Given non-rational number $\alpha \in \mathbb{R} \setminus \mathbb{Q}$, is there any estimation for the following series? $$ F: \mathbb{N} \to \mathbb{C}, $$ $$ F(n) := \sum_{p \le n} \exp\left[2\pi i \cdot \alpha p\right], \quad p \text{ is prime}. $$
Is there any simple to evaluate function $f: \mathbb{N} \to \mathbb{C}$ (e.g. polynomial), such that $$ F(n) = f(n) + O(n)? $$
Note that $F(n)$ is obviously not easy to evaluate.
P.s. if it helps, original problem was with $\alpha = \sqrt m \not\in \mathbb{N},\ m \in \mathbb{N}$.
P.p.s I got the following clue, but I'm not good at number theory by any means:)

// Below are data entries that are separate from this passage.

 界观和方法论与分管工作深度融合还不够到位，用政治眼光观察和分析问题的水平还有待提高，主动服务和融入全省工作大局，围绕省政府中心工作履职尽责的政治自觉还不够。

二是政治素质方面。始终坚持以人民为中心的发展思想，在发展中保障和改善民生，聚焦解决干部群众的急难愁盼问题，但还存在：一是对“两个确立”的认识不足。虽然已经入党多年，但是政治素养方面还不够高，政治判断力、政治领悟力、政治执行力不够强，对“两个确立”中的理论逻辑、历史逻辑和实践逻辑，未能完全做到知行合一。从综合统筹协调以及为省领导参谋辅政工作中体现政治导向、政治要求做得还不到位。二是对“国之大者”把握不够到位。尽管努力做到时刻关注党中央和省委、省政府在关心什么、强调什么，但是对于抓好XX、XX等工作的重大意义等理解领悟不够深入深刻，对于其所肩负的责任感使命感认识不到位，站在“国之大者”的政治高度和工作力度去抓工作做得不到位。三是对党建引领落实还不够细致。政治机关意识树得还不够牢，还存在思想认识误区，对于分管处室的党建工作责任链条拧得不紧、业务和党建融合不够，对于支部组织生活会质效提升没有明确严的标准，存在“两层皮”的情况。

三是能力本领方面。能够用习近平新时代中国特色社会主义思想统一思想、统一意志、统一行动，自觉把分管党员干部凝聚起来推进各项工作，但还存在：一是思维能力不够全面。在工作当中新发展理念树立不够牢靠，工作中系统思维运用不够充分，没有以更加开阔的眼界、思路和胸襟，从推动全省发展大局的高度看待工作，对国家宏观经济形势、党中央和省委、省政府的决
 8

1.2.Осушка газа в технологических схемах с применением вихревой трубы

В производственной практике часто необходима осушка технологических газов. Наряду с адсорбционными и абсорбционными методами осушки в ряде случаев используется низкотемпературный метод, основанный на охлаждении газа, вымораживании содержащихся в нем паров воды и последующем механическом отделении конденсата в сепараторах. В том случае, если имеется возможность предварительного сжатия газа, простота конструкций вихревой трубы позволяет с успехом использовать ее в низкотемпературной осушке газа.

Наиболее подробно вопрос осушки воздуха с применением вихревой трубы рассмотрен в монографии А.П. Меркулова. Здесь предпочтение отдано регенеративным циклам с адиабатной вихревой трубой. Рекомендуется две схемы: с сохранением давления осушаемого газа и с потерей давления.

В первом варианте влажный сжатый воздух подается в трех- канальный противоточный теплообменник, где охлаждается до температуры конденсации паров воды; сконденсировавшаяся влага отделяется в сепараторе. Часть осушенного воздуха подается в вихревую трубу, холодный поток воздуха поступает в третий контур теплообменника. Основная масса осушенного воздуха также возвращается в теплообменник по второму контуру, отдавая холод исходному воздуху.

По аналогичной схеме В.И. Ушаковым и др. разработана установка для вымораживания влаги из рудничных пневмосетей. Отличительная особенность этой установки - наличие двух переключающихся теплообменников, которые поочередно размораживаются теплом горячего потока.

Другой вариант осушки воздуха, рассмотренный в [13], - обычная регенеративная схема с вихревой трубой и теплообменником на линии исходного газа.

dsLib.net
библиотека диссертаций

Vinogradov has proven that when $(a,q)=1$ and $|\alpha-a/q|\le q^{-2}$ then $$ \sum_{p\le n}e^{2\pi i\alpha p}\ll n(\log n)^2(n^{-1/2}q^{1/2}+q^{-1/2}+e^{-\frac12\sqrt{\log x}}). $$
Moreover, when $\alpha=\frac aq+\beta$, it follows from Siegel-Walfisz theorem that for fixed $A>0$ there is $$ \sum_{p\le n}e^{2\pi i\alpha p}={\mu(q)\over\varphi(q)}\sum_{2\le k\le n}{e^{2\pi i\beta k}\over\log k}+O\left(q\beta n^2\over\log^An\right). $$
Proofs of these results can be found in Vaughan's The Hardy-Littlewood method.